Water is a bond between human beings and nature. It is ever-present in our daily
lives and in our imaginations. Since the beginning of time, it has shaped
extraordinary social institutions, and access to it has provoked many conflicts.
But most of the world's people, who have never gone short of water, take its
availability for granted. Industrialists, farmers and ordinary consumers
blithely go on wasting it. These days, though, supplies are diminishing while
demand is soaring. Everyone knows that the time has come for attitudes to
change.
Few people are aware of the true extent of fresh water scarcity. Many are fooled
by the huge expanses of blue that feature on maps of the world.
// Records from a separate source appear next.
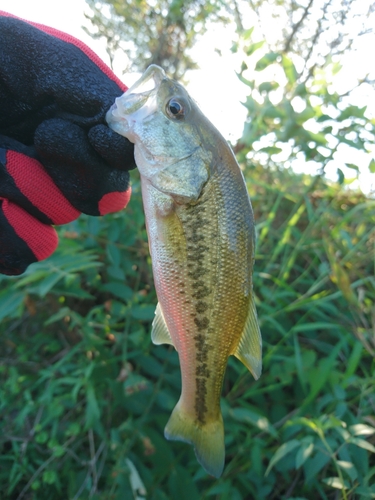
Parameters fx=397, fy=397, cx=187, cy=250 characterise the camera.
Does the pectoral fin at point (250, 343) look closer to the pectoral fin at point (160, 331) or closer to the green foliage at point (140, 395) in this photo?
the pectoral fin at point (160, 331)

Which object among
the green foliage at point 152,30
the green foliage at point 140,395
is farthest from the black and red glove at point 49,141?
the green foliage at point 152,30

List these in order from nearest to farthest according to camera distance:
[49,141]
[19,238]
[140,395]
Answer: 1. [49,141]
2. [19,238]
3. [140,395]

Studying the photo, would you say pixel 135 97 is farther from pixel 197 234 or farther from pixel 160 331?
pixel 160 331

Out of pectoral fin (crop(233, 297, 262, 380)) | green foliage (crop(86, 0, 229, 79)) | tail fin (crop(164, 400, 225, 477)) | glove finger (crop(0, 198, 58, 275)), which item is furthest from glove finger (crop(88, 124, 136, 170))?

They do not know
that 97.5 per cent of the planet's water is salty - and that most of the
world's fresh water - the remaining 2.5 per cent - is unusable: 70 per
cent of it is frozen in the icecaps of Antarctica and Greenland and almost all
the rest exists in the form of soil humidity or in water tables which are too
deep to be tapped. In all, barely one per cent of fresh water - 0.007 per cent
of all the water in the world, is easily accessible.
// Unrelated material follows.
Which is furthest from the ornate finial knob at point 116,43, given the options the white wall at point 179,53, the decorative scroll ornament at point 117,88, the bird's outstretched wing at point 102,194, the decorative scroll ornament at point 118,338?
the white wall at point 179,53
Over the past century, population growth and human activity have caused this
precious resource to dwindle. Between 1900 and 1995, world demand for water
increased more than sixfold - compared with a threefold increase in world
population. The ratio between the stock of fresh water and world population
seems to show that in overall terms there is enough water to go round. But in
the most vulnerable regions, an estimated 460 million people (8 per cent of the
world's population) are short of water, and another quarter of the planet's
inhabitants are heading for the same fate. Experts say that if nothing is done,
two-thirds of humanity will suffer from a moderate to severe lack of water by
the year 2025.
Inequalities in the availability of water - sometimes even
within a single country - are reflected in huge differences in consumption
levels. A person living in rural Madagascar uses 10 litres a day, the minimum
for survival, while a French person uses 150 litres and an American as many as
425.
Scarcity is just one part of the problem. Water quality is also declining
alarmingly. In some areas, contamination levels are so high that water can no
longer be used even for industrial purposes. There are many reasons for this -
untreated sewage, chemical waste, fuel leakages, dumped garbage, contamination
of soil by chemicals used by farmers. The worldwide extent of such pollution is
hard to assess because data are lacking for several countries. But some figures
give an idea of the problem. It is thought for example that 90 per cent of waste
water in developing countries is released without any kind of treatment.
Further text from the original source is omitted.